Christopher Jackson of ‘Hamilton,’ at Home in the Bronx

“I use it all year long,” he said. “I’ve been known to put on my parka and cook a chicken breast outside in the winter. When spring and summer come, I’m watching the Food Network. I’m all about Bobby Flay.”

Two blocks away is Pelham Bay Park, with a playground for C.J. and Jadelyn and bike paths for Mr. Jackson. On occasion, he’s pedaled to the theater. And after the show, he returns to an enclave where there’s space to breathe.

“If I can live where I can look directly up and see sky, that’s a selling point for me,” he said. And how about that neighbor who taped a poster reading “Way to Go, Chris!” on Mr. Jackson’s garage door the day after “Hamilton” won a Grammy?


Christopher Jackson as George Washington in the musical “Hamilton.”

Sara Krulwich/The New York Times

Ms. Vazquez-Jackson is Bronx born and bred, and her parents are a seven-minute drive away. “As soon as I met that lady there,” he said, “I was like, ‘O.K., let’s go to the Bronx.’

“I can’t imagine our lives without Veronica’s parents, I really can’t. Family is imperative for us,” Mr. Jackson said. “ I’m a bit of an immigrant, since I come from Southern Illinois. So to be pulled in right away with her huge family and extended family gave me a sense of always being at home.”

This particular piece of the Bronx looks like a toy workshop. Jadelyn’s Barbie doll accessories are stashed on the bookshelves in the living room. The spillover lines the floor. C.J.’s Legos — his supply is vast — obscure the top of the dining table, which, when cleared, can comfortably seat eight, but has accommodated 11 or 12 at holiday gatherings.

Paper, colored pencils, crayons and paints are abundant. “We encourage our kids to be as artistic as possible and to explore as much as they can,” said Mr. Jackson, who does his own artistic exploration down the hall in the music studio with the help of nine guitars and a keyboard.

“Luckily, in this age of technology you don’t need as much space as you used to to have a viable recording space,” said Mr. Jackson, who with the composer Bill Sherman won an Emmy in 2011 for a song they wrote for “Sesame Street.” “If I’ve got 15 minutes before I head out, I’ll pick up a guitar and play for a minute. That’s a real comfort.”

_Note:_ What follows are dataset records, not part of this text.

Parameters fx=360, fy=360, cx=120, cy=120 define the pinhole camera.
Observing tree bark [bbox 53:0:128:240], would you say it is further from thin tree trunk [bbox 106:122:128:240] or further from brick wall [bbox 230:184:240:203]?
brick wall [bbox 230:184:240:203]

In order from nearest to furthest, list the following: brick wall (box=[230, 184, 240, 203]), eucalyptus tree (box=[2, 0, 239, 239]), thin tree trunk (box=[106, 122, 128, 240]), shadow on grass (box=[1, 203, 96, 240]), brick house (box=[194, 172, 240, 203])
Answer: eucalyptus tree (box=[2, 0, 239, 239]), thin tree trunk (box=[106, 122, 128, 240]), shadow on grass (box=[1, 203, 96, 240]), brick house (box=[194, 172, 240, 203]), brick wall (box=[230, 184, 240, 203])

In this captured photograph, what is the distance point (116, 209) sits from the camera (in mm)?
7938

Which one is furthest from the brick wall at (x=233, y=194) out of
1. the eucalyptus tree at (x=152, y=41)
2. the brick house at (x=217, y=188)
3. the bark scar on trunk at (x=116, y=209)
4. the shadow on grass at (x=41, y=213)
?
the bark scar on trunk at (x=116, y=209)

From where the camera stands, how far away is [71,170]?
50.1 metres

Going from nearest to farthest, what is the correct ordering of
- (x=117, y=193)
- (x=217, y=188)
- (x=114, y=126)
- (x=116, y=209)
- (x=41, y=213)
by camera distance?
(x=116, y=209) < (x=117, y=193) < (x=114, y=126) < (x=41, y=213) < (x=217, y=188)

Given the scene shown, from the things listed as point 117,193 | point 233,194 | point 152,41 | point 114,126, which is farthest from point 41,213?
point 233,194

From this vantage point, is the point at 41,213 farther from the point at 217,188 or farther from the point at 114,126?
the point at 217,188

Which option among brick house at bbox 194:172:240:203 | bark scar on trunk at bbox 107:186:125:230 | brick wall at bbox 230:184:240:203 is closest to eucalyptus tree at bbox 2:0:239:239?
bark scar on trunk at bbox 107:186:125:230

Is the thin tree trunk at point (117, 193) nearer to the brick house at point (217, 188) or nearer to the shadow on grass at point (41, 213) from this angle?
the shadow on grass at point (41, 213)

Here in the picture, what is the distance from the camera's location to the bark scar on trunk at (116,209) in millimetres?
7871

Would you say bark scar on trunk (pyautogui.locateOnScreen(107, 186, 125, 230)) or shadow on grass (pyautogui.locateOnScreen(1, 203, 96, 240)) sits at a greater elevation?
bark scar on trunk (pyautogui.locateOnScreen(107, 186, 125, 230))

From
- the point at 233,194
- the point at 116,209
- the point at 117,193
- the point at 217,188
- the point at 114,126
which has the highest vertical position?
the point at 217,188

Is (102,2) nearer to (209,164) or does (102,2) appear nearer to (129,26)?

He sets similar store by his books. “My Bible I’ve had since I was a teenager,” Mr. Jackson said. “My James Baldwin books — I’m going to read them all again this summer. They mark a time in my life when I completely shifted my thinking on who I am as a black man, as a father, a husband, a person in the public eye.”

A particular treasure is a copy of “Dreams From My Father” by Barack Obama. Mr. Miranda brought it back from the White House, where, in the spring of 2009, he performed a number from an embryonic show about the first secretary of the United States Treasury.

“The president had just been elected, and I really wanted to be at the White House, too, and instead I was on stage doing ‘In the Heights,’ ” Mr. Jackson recalled. “It’s the only time I’ve ever been jealous of Lin Miranda. He walks into my dressing room with the book, and I’m like, ‘Oh, great.’ And he says, ‘Open the book, dummy.’ ”

And there it was, with an all but illegible signature: “To Chris — Dream big dreams! Barack Obama.”

Mr. Jackson just shot a pilot for “Bull,” a TV drama about a jury selection consultancy created by Dr. Phil McGraw, the television personality, and Paul Attanasio, the screenwriter. Decorating has long taken a back seat to career-building and child-rearing, although once in a while something new for his home does cross his mind.

But the chocolate-brown corduroy sectional stays in the picture. “I think the couch is the most important thing here, because everyone falls asleep on it,” Ms. Vazquez-Jackson said.

Everyone, it seems, except Mr. Jackson. “Sleeping is not something I do well,” he said. Unsurprisingly, the Cuisinart coffee maker on the kitchen counter is his very first stop of the day. Mr. Jackson bought a Keurig coffee maker and a supply of its coffee-filled pods for his theater dressing room, believing that “it would solve all my issues,” he said. “But after the first cup, I was like, ‘Can’t do it.’ The idea is fantastic, but you can’t beat a brewed cup of coffee.”

“At some point,” Mr. Jackson added, hoisting a mug, “I’ll get away from it and practice yoga first thing in the morning. But right now, it’s coffee.”